There are not 21 words in that text, even if you count things like fn in the code block as words. There are at most something like 15 or 16 words, depending on how you count the programming language tokens.

By contrast, count-md in its default mode reports that there are just 7 words, because with the defaults I have configured for my own purposes, it ignores blockquotes and code blocks. So only “This is text” gets included! If I include everything with count-md --all, it counts 15 words, exactly as it should!

count-md also lets me specify what gets included in that count; it currently supports including or excluding block quotes, headings, tables, block code, inline code, YAML metadata, and block HTML. That makes it way more useful than wc for seeing how many words are in a technical document!

Here’s my favorite part (besides just how nice it is to have the tool, given I have reasons for wanting all that functionality in its own right): Running it on the source for this very website, with its 400-some-odd posts, over 280,000 words,¹ and a lot of complicated Markdown and some non-trivial HTML in the mix along the way, finishes about 6.5× faster than node --help.²

Three takeaways:

Fast tools matter! In this case it’s just nice — and we shouldn’t undersell the value of “nice”! — , but in many cases, you can do things with sufficiently fast tools that you just wouldn’t even bother taking a swing at otherwise, because they would take too much time.
Moreover: it’s easy to treat performance as a thing that you only care about “when it matters”. But if you treat it that way, by the time it matters, it can be very difficult to identify where the parts that are slow actually are, and you never build the “muscles” for that kind of performance work.³
It is easy to do this given the right foundations. This whole thing is under 350 lines of my own code (plus another 435 lines of test code), and it is simultaneously within spitting distance of wc and provides much more useful output because I am working with the semantics of the source — and building on top of great Rust libraries to do it.

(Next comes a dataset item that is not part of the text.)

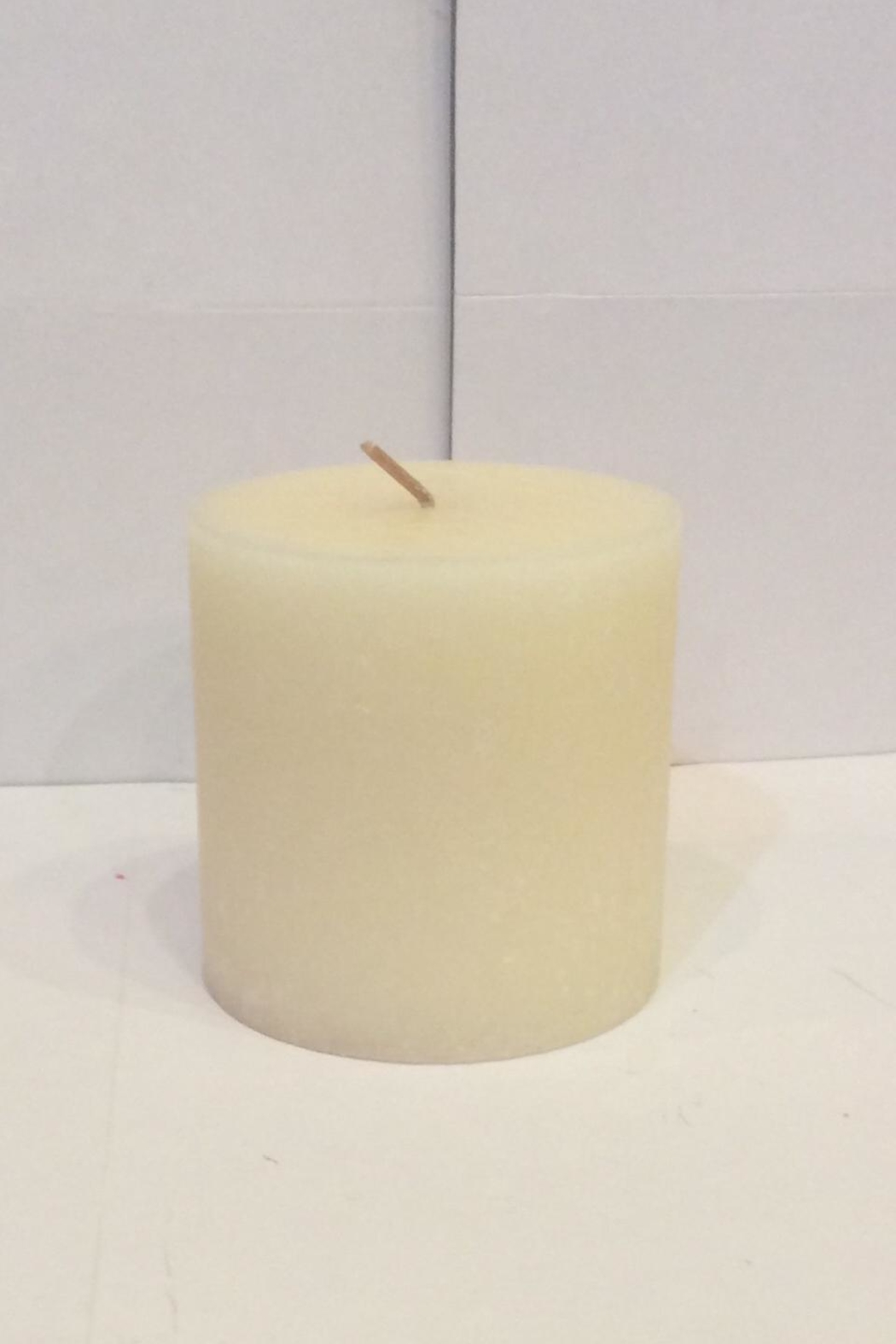 Root Candle French Vanilla 3x3 - Main Image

I plan to extract this tool from the context where I originally wrote it and open source it sometime in the next week or two, so you’ll be able to use it fairly soon. I will update this post when that happens, as well as send out a feed-only update about it!

Notes

Depending on how you count it, i.e. which flags I pass, of course. 😅 ↩︎

Using hyperfine with the latest Node LTS release, on my 10-core M1 Max MacBook Pro with 64GB RAM.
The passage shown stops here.